Margaret MacMillan

Humanitas Visiting Professorship in War Studies (2013-2014)

The Humanitas Visiting Professorship in War Studies is one of the highlights in the field at the University of Cambridge. The initiative is a multi-faceted approach that examines the phenomenon of past, present and future human conflicts.

The Visiting Professorship in War Studies is hosted by Churchill College, Cambridge. It has been made possible by the generous support of the late Sir Ronald Grierson.

Margaret MacMillan is a Canadian historian and Professor of International History at the University of Oxford.

Margaret MacMillan’s Humanitas Visiting Professorship, The Changing Nature of European War 1815-1914, marked the centenary of the beginning of the First World War.

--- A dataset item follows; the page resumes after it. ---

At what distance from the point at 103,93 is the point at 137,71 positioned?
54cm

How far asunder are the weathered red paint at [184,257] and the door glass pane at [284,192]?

In her first lecture, European Society and War, MacMillan examines the changing relationships between war and society in Europe during the century before 1914. She argues that war and society during this time were brought together in a relationship that would come to shape the world through the twentieth century.

MacMillan’s next lecture, Thinking About War Before 1914, examines the different attitudes towards war in Europe during the decades before the First World War. She juxtaposes the burgeoning peace movements with the nationalist and militarist feelings that equally shaped public thought at the time.

In her final lecture, Planning War before 1914, MacMillan examines how each European Power planned for war, showing how the years before 1914 were characterised by a dichotomy of well-articulated military thought and ineffective communication within and between governments and their militaries.

Margaret MacMillan’s Humanitas series ended with a symposium about the causes of the First World War. She was joined by Thomas Otte (University of East Anglia), Annika Mombauer (Open University), Holger Afflerbach(University of Leeds), David Stevenson (LSE), and Dominic Lieven(University of Cambridge).